It’s been a long time since Will was one of those amateurs. He collects his bright-blue roll-aboard—easy to describe to a bellhop, or to spot in a lost-and-found. It would also be easy to ID on a baggage carousel, but that will never happen. Will doesn’t check luggage.
He mechanically fills the bag with piles from dresser drawers, the same exact items he packed for his previous trip, each in its preordained position in the bag’s quadrants, which are delineated by rolled-up boxer shorts and socks. It takes Will five minutes to pack, long-zip short-zip upright on the floor, the satisfying clunk of rubberized wheels on bare parquet.
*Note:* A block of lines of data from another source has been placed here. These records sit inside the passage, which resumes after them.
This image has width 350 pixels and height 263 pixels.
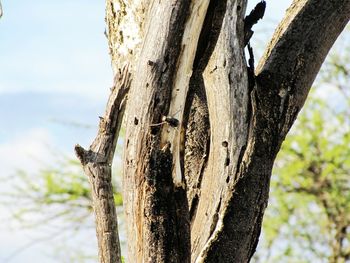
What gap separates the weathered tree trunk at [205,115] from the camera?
3576 millimetres

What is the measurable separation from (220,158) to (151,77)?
23.9 inches

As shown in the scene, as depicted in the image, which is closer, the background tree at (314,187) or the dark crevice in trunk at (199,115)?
the dark crevice in trunk at (199,115)

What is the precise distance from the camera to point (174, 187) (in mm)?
3656

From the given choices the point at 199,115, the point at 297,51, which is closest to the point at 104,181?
the point at 199,115

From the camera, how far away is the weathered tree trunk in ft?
11.7

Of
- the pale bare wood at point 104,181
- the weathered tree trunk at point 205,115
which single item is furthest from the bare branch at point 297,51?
the pale bare wood at point 104,181

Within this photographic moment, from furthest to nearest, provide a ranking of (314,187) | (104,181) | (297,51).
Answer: (314,187)
(297,51)
(104,181)

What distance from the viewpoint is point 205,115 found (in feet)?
13.8

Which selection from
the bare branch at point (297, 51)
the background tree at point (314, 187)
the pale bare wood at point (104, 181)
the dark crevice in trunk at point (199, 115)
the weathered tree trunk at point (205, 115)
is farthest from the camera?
the background tree at point (314, 187)

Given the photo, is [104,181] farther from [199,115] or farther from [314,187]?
[314,187]

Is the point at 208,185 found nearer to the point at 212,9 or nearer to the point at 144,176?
the point at 144,176

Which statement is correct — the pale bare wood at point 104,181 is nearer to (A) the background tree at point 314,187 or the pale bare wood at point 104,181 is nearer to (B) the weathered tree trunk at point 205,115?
(B) the weathered tree trunk at point 205,115

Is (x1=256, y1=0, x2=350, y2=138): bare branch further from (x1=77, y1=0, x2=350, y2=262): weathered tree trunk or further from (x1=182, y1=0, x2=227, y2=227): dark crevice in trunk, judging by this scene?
(x1=182, y1=0, x2=227, y2=227): dark crevice in trunk

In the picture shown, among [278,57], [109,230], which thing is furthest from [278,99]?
[109,230]
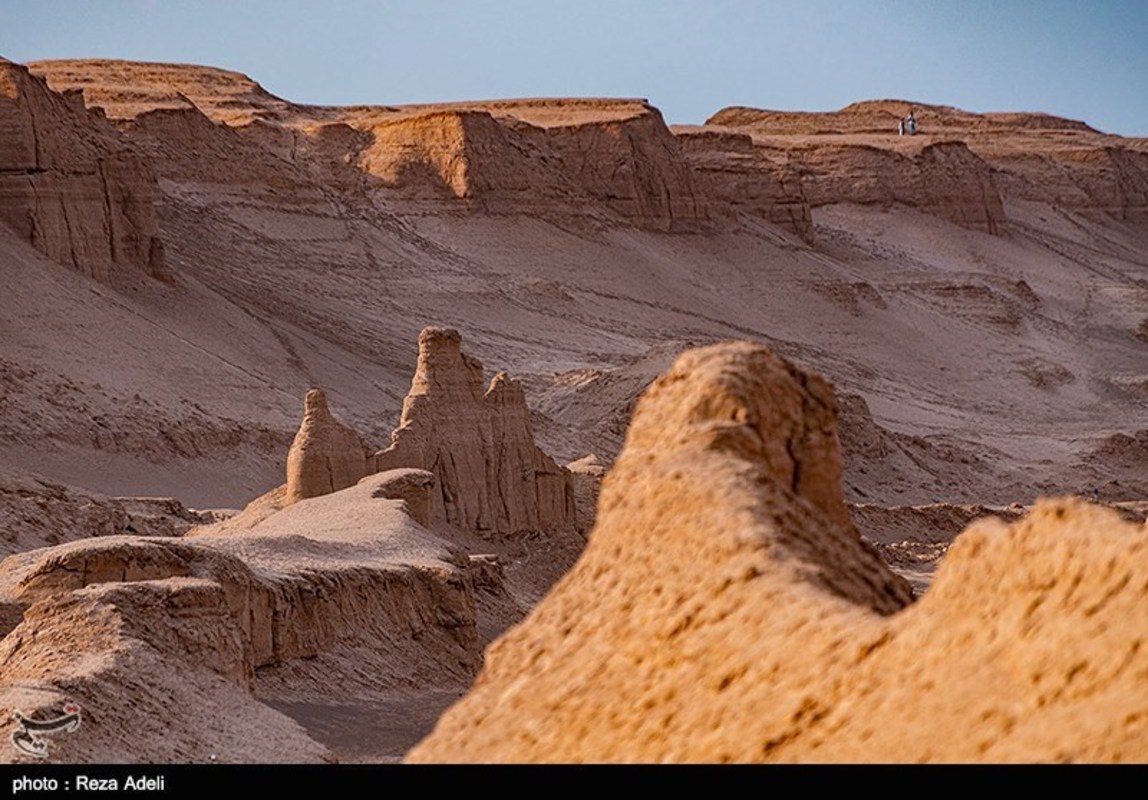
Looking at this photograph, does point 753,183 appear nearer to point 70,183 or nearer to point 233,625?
point 70,183

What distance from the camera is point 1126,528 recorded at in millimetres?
5324

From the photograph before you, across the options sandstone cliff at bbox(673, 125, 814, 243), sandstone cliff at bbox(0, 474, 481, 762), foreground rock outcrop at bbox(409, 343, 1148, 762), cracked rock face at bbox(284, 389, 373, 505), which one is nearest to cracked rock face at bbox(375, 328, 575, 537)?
cracked rock face at bbox(284, 389, 373, 505)

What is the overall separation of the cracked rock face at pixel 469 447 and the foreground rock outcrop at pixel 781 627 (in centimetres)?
1858

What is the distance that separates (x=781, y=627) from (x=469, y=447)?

He walks into his office. One bookshelf is lined with shoeboxes labeled in a meticulous hand: W. EUROPE, E. EUROPE, AFRICA & MIDEAST, ASIA & AUSTRALIA, LATIN AMERICA & CARIBBEAN, USA. F rom W. EUROPE Will chooses a small stack of euros from among other clipped-together clumps of paper money, and a packet of Paris Metro tickets, and a burgundy-covered street-map booklet. He grabs a plug adapter, refits his computer charger with the long cylindrical prongs, ready to be inserted into exotic European outlets.
Last but not least, his passport, thick with the extra pages from the State Department, filled with stamps and visas, exit and entry, coming and going. It’s the rare immigration officer who fails to comment on the peripatetic paperwork. Will has been detained before, and no doubt will be again.
Will stands in the doorway, looking around, worried that he’s forgetting something, what…?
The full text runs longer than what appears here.